** Opening EXCERPTED RECORDS block **

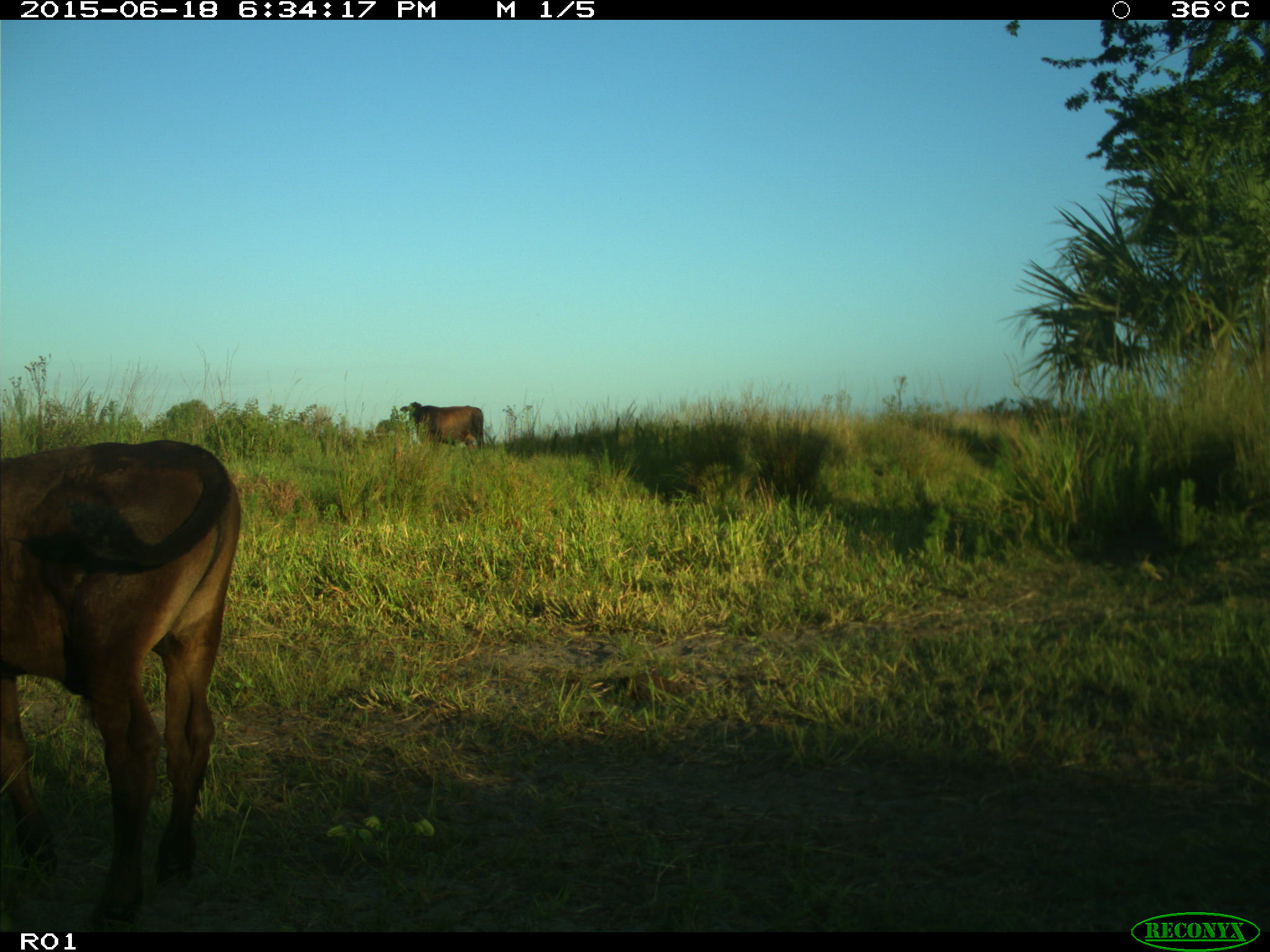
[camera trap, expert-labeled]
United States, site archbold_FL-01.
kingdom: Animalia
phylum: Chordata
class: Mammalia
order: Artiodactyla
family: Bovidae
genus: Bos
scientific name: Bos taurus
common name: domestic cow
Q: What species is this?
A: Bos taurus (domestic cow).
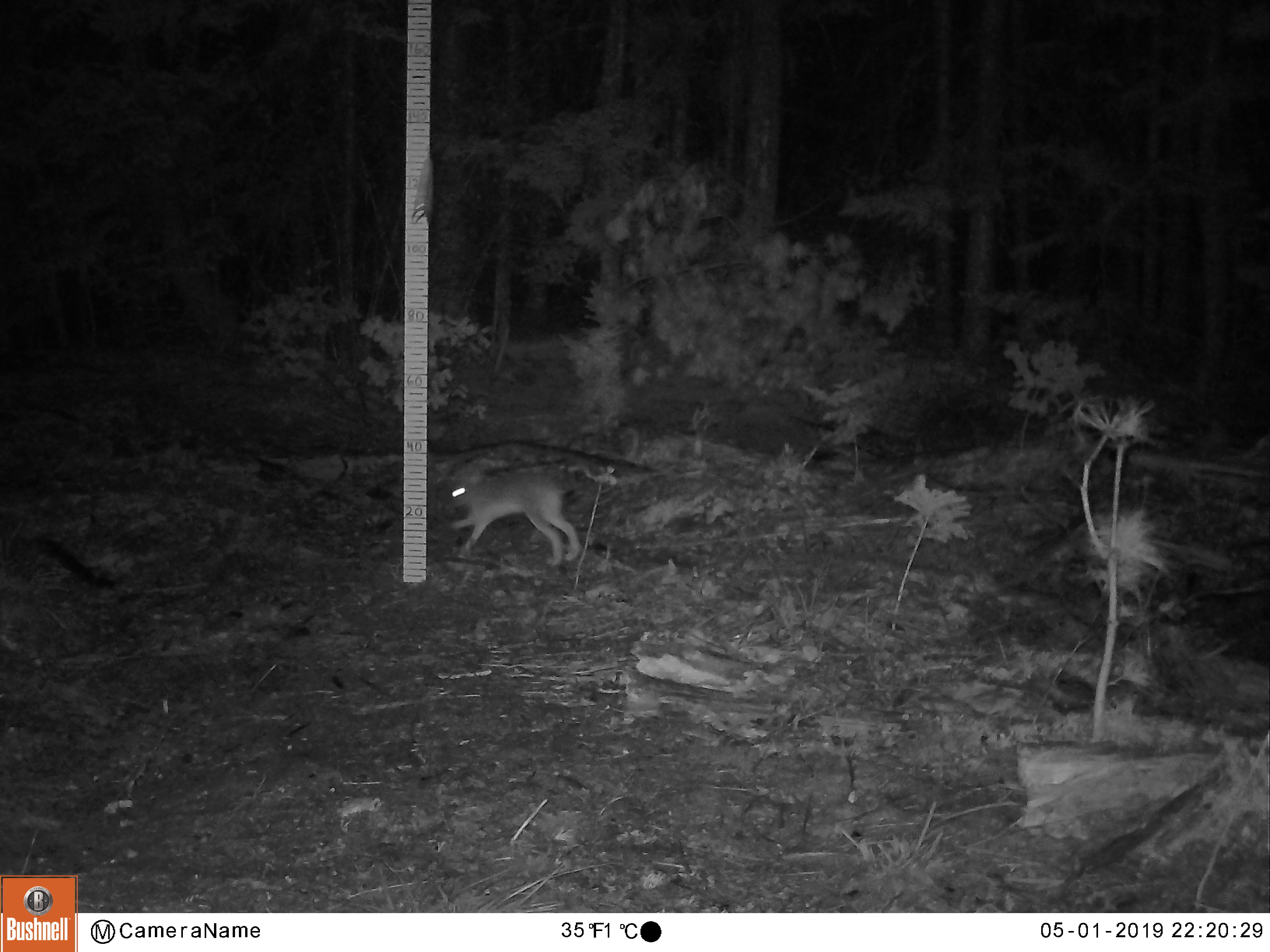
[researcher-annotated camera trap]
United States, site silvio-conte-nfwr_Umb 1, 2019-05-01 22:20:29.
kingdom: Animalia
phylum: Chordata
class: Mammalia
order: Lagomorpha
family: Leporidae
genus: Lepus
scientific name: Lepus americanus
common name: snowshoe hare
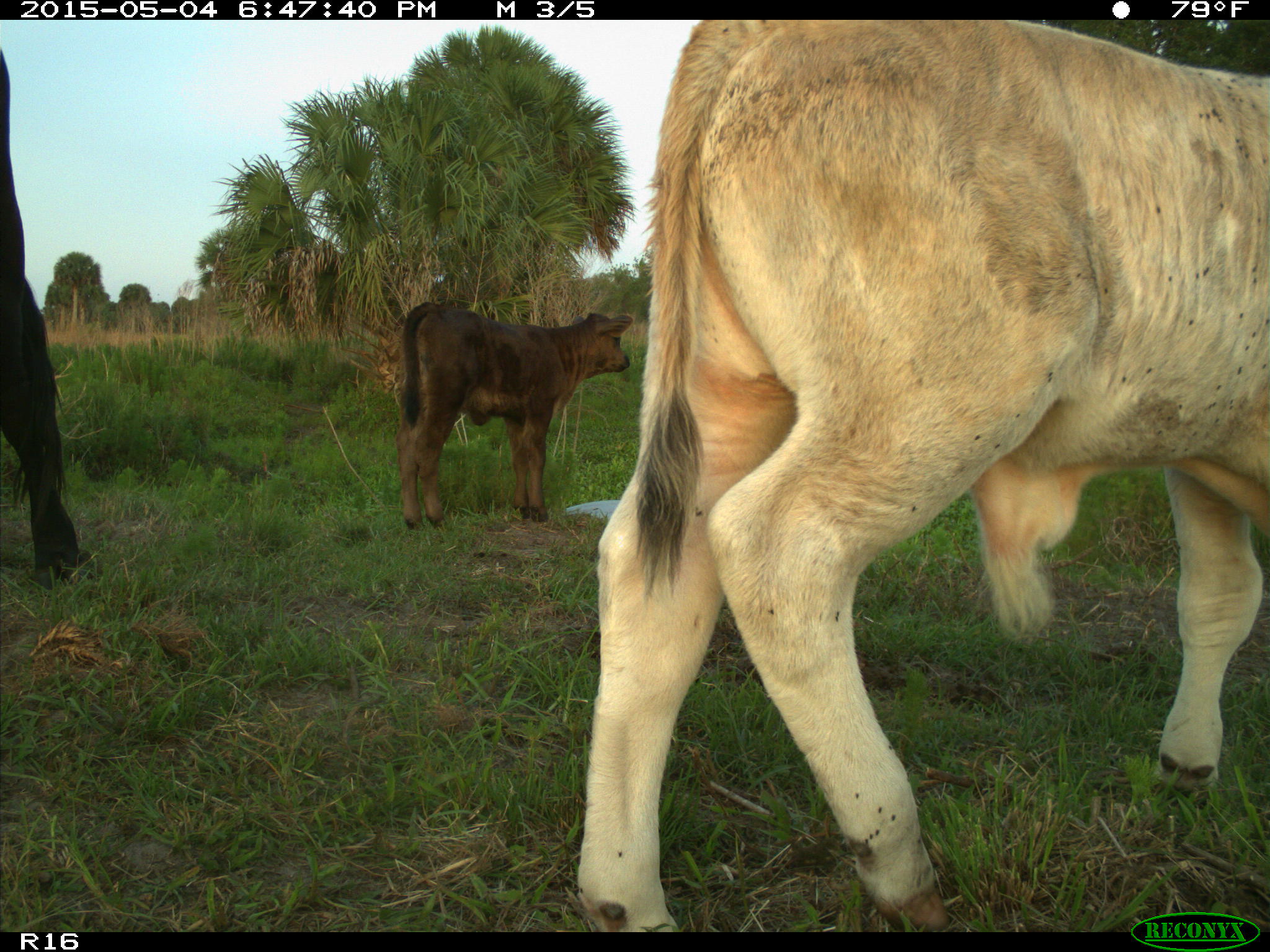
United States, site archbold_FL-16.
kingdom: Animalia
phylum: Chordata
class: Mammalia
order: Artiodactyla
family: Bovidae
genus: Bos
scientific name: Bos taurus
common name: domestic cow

** Closing EXCERPTED RECORDS block **

■ TRY IT: Transcribe each record exactly as it appears, but omit every picture.

■ EXERCISE ANSWER:
[camera trap, expert-labeled]
United States, site archbold_FL-01.
kingdom: Animalia
phylum: Chordata
class: Mammalia
order: Artiodactyla
family: Bovidae
genus: Bos
scientific name: Bos taurus
common name: domestic cow
Q: What species is this?
A: Bos taurus (domestic cow).
[researcher-annotated camera trap]
United States, site silvio-conte-nfwr_Umb 1, 2019-05-01 22:20:29.
kingdom: Animalia
phylum: Chordata
class: Mammalia
order: Lagomorpha
family: Leporidae
genus: Lepus
scientific name: Lepus americanus
common name: snowshoe hare
United States, site archbold_FL-16.
kingdom: Animalia
phylum: Chordata
class: Mammalia
order: Artiodactyla
family: Bovidae
genus: Bos
scientific name: Bos taurus
common name: domestic cow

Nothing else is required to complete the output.